Introduction
The burning issue of efficacy of drug enforcement laws as a means to reduce crime has received much concern from the media and the public. In his paper, Shepard and Blackley have analyzed data from 62 counties of NY State for the years 1996-2000. Data analyzed included arrest figures for crimes such as assault, burglary, larceny and robbery. By correlating the data with different models, the authors did not find any relation with increase in drug arrests and reduction in crime. The authors have questioned the attitude of law enforcement agencies that claim that by increasing figures of drug arrests, other crimes would be reduced. Obviously, there is some gap in the thinking of law enforcers.
Shepard (p. 324) points out that after President Nixon declared the war on drugs and banned drugs such as cocaine, marijuana, heroin and amphetamines, the US government uses 2/3rd of the federal budget on enforcing drug control policies. By 2002, the government had spent 12 billion USD and arrested 2 million offenders, increasing the penalties. The disproportionate allotment of budget has neither reduced drug trafficking nor drug consumption while budgets for other services such as the National Research Council have been curtailed and the government cannot perform a cost benefit analysis of the spending. To correlate their data and findings, the authors have used different econometric models such as the microeconomic analysis of crime control and drug policies (p. 328).
Main body
These econometric models were applied to a crimes variables such as assault, robbery, burglary, larceny, hard drug sales, hard drug possession, marijuana sales and were measured on a scale of 1000 arrests per variable. For better correlation, the variables were measured along with the unemployment rate percentage and population density to obtain the sample mean and standard deviation. The data reveled crimes that occurred more frequently and after applying the fixed effects models, a pattern emerged. According to Shepard (p. 337), crime rate fell when unemployment percentages were reduced but there were no determinants to show that crimes reduced because of increase in the number of arrests. The authors conclude that there has to be more funding for research into effectiveness of law enforcement policies.
A report by the National Research Council (NAS, 29 March, 2001), laments the same problem about insufficient allotment of budget for research into effectiveness of policy enforcement. According to the report, the country does not have the required data system and the infrastructure to carry out research to find out how effective drug control and enforcement policies have been. The system seems to be blindly allotting budget and there is no o find if money is being used by agencies that need it the most. Moreover, there is no effort to reduce consumption of drugs, find out why people take to drugs, and understand the social forces that make people take up such habits. There is also very little effort to understand how the drugs supply chain operates and how much drugs are actually consumed. Law enforcement agencies only rely on the seized quantities and there is no reliable estimate on how much contraband enters the market undetected.
Conclusion
A reading of the two texts shows that US law enforcement agencies are more interested in punishing the offenders rather than preventing the need for such crimes. With high allocation of budget for law enforcers, there is little research done to find out how effective the crime fighters are.

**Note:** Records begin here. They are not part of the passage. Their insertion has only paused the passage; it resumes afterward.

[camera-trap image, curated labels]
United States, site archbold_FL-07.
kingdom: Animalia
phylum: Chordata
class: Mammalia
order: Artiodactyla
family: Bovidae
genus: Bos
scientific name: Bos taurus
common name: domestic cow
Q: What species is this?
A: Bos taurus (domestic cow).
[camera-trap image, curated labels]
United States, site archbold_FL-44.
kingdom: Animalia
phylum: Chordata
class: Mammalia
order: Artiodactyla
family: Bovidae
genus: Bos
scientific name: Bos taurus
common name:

The whole approach seems intent on deterrence rather than prevention and urgent reforms are needed in the way the policies are framed, implemented and reviewed by the senate. This does not mean that law enforcers should stop arresting offenders or that they are not efficient. The two articles just point out the need to urgently shift the perspective to meet the objective of reducing drug consumption and not increasing arrests.
References
NAS, 2001. Data Sorely Lacking on Effectiveness of Nation’s Drug-Enforcement Programs.
Shepard,Edward, M. Drug Enforcement and Crime: Recent Evidence from New York State: Southwestern Social Science Association. Social Science Quarterly. Volume 86, Number 2, 2005.